Tarefa proposta A | Conte as linhas dos dados que contêm a palavra "steam". Responda apenas com o número.

Documento de origem |
»»

Lúcio Flávio de Paula, do movimento “Pampulha Já”, avalia que existe demanda suficiente em Belo Horizonte para que o aeroporto da capital possa ter voos domésticos para locais próximos, como São Paulo, sem prejudicar as rotas já estabelecidas em Confins. “Em BH temos uma demanda reprimida, especialmente para viagens rápidas. Muita gente deixa de viajar por conta de a cidade ter o aeroporto mais distante do país, em Confins. Essa demanda reprimida faz com que passageiros da aviação comercial migrem para a aviação executiva. Os voos executivos mais comuns na Pampulha vão para o Aeroporto de Congonhas, em São Paulo, isso sugere que é viável ter viagens comerciais”, explica.
Na visão do presidente da “Pampulha Já”, o aeroporto reúne condições técnicas para comportar a aviação comercial, embora precise de algumas melhorias. No entanto, ele se preocupa com a possibilidade de medidas que inviabilizem essa ampliação do uso do terminal. “O aeroporto tem certificação para operação para aeronaves do porte até do Boeing 737. Evidentemente, não tem alguns equipamentos necessários para pousos em situações adversas, como de clima, mas isso não impede a utilização.O que nos preocupa é o contrato de concessão elaborado pela própria CCR que prevê algumas medidas artificiais como a desativação do serviço de combate ao incêndio, o que pode tornar o aeroporto inoperável para voos comerciais. Ainda assim, as normas para a aviação são federais e parte da União a decisão final nesse caso”, argumenta.
O coordenador do curso de Ciências Aeronáuticas da Universidade Fumec, Aloísio Santos, vê no Aeroporto da Pampulha um potencial para fortalecer as viagens comerciais dentro do próprio estado. O especialista aponta que o terminal ainda precisa de melhorias de infraestrutura para viabilizar uma agenda de voos comerciais, como obras de drenagem. Tais intervenções estão programadas para o início de 2023, de acordo com a Seinfra.
Na avaliação de Santos, seria interessante que a Pampulha fosse destinada a voos regionais, dentro do próprio estado. O professor acredita que a medida ajudaria a fortalecer terminais em outras cidades mineiras. “É importante investir na aviação regional e isso tem que ser feito analisando a demanda e a oferta. Não dá para simplesmente criar a concessão de 10 voos diários para determinada cidade sem saber se há passageiros. A Pampulha pode ser destinada a voos comerciais regionais, desta forma se investe nesse tipo de viagens. Assim você abre emprego em várias frentes, são vários aeroportos que você viabiliza em várias cidades. O impacto socioeconômico não fica na Pampulha”.

««

Tarefa proposta B | Traduza para o inglês a seguinte frase do texto sobre o Aeroporto da Pampulha: "O aeroporto tem certificação para operação para aeronaves do porte até do Boeing 737."

[Dados armazenados]
»»

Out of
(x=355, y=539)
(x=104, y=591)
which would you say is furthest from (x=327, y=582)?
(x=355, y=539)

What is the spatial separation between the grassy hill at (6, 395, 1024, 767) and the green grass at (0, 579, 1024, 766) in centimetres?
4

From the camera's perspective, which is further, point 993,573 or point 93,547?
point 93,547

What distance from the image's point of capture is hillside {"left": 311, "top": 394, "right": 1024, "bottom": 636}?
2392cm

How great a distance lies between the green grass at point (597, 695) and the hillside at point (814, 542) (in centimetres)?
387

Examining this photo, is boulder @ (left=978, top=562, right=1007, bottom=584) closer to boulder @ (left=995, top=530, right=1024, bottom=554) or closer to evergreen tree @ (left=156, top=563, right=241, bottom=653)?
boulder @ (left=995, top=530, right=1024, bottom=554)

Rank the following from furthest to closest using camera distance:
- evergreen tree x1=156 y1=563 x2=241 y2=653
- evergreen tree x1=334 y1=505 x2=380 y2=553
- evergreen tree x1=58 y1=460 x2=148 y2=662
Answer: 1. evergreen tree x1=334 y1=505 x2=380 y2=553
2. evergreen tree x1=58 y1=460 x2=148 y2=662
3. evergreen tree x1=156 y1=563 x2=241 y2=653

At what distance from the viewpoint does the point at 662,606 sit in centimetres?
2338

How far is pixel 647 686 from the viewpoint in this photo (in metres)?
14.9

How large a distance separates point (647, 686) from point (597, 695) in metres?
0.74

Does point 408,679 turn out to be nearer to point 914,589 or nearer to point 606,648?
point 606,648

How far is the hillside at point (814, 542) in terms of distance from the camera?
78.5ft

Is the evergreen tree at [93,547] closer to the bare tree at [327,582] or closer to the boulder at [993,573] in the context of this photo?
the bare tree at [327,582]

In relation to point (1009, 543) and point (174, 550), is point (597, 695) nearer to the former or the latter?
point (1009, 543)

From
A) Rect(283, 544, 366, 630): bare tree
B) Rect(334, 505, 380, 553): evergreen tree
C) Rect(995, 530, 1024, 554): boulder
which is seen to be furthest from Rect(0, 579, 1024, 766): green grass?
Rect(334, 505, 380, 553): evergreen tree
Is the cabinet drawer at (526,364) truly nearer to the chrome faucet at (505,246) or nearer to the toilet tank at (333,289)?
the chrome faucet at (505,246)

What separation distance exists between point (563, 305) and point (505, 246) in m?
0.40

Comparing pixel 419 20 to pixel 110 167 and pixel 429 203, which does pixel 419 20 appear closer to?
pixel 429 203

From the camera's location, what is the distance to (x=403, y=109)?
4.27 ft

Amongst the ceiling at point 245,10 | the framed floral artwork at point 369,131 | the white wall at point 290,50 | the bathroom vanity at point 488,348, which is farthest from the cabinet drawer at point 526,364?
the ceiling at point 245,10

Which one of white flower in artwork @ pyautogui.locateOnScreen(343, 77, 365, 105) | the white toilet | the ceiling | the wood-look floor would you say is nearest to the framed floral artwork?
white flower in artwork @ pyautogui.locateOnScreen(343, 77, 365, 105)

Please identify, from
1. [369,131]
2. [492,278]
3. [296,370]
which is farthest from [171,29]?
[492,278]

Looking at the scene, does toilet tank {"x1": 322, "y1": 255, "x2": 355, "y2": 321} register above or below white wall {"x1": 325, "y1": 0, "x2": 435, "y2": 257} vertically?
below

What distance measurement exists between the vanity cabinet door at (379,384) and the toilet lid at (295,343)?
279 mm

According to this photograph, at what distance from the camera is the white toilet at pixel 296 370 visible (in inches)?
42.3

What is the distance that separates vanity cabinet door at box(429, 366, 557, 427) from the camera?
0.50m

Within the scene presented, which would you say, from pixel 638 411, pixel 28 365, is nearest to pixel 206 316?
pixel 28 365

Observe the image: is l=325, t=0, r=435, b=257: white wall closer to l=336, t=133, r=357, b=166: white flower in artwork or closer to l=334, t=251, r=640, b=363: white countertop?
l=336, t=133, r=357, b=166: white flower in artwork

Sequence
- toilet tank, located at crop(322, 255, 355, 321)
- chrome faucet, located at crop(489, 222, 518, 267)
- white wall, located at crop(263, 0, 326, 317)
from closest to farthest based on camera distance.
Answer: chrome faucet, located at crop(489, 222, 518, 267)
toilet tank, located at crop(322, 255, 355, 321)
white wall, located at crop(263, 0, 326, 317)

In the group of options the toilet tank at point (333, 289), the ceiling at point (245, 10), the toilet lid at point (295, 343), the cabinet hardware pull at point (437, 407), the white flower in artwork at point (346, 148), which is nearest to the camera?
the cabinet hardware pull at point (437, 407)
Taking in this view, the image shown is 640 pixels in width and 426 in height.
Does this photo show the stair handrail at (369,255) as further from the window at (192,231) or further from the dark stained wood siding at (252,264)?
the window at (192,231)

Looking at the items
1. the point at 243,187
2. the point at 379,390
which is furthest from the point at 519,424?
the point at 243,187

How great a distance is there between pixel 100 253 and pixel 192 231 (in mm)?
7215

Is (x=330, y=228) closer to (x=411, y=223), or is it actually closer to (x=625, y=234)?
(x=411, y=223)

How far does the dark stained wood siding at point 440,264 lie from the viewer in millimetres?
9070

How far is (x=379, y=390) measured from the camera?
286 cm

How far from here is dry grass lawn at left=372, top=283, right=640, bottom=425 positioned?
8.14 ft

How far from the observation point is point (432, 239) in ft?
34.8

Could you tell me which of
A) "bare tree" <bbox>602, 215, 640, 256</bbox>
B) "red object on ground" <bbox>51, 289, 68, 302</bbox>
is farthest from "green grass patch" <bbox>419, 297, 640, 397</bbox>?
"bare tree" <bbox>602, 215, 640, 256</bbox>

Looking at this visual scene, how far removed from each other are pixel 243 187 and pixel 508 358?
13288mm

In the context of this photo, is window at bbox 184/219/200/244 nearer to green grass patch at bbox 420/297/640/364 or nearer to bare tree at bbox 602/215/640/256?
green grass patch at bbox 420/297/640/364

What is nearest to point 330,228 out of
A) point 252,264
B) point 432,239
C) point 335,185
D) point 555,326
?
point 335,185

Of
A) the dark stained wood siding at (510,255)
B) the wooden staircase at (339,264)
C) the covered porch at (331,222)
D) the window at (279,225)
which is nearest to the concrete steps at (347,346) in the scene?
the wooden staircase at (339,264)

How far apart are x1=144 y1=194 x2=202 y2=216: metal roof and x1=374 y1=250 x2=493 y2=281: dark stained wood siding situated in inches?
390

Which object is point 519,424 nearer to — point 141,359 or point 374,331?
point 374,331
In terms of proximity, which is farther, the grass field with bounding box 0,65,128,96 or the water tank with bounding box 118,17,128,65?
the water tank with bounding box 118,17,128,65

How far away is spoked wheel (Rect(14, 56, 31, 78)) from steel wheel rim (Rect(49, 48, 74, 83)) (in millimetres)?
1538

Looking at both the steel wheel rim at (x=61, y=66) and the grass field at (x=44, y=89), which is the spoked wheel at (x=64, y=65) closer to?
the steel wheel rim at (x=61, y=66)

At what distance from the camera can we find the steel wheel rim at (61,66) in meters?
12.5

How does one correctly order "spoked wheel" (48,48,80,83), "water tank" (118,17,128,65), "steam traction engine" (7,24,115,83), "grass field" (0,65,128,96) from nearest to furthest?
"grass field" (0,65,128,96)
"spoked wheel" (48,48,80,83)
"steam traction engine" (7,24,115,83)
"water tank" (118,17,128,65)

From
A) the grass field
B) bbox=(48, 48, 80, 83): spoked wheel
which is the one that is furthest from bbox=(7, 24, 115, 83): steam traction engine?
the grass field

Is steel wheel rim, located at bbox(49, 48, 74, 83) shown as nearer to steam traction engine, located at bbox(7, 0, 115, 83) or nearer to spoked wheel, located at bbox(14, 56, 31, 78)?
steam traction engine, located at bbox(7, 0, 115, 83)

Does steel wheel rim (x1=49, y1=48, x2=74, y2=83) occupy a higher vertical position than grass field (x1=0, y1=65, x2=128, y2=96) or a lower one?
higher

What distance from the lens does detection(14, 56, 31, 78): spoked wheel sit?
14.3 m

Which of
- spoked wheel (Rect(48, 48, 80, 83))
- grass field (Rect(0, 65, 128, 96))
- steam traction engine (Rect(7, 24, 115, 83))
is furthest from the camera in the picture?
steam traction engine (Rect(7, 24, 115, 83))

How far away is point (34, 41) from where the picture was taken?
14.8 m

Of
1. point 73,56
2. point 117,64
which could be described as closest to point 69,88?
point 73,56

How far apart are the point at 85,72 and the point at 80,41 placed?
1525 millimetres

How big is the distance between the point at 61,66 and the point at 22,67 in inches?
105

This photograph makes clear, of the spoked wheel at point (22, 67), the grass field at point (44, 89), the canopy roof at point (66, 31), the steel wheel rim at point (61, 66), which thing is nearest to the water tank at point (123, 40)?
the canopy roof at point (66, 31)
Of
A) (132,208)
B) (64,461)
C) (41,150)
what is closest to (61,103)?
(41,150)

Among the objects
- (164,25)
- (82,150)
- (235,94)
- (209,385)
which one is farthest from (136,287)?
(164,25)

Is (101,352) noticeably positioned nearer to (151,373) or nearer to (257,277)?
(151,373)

««

Solução detalhada A | 7

Solução detalhada B | The airport is certified for operation by aircraft up to the size of the Boeing 737.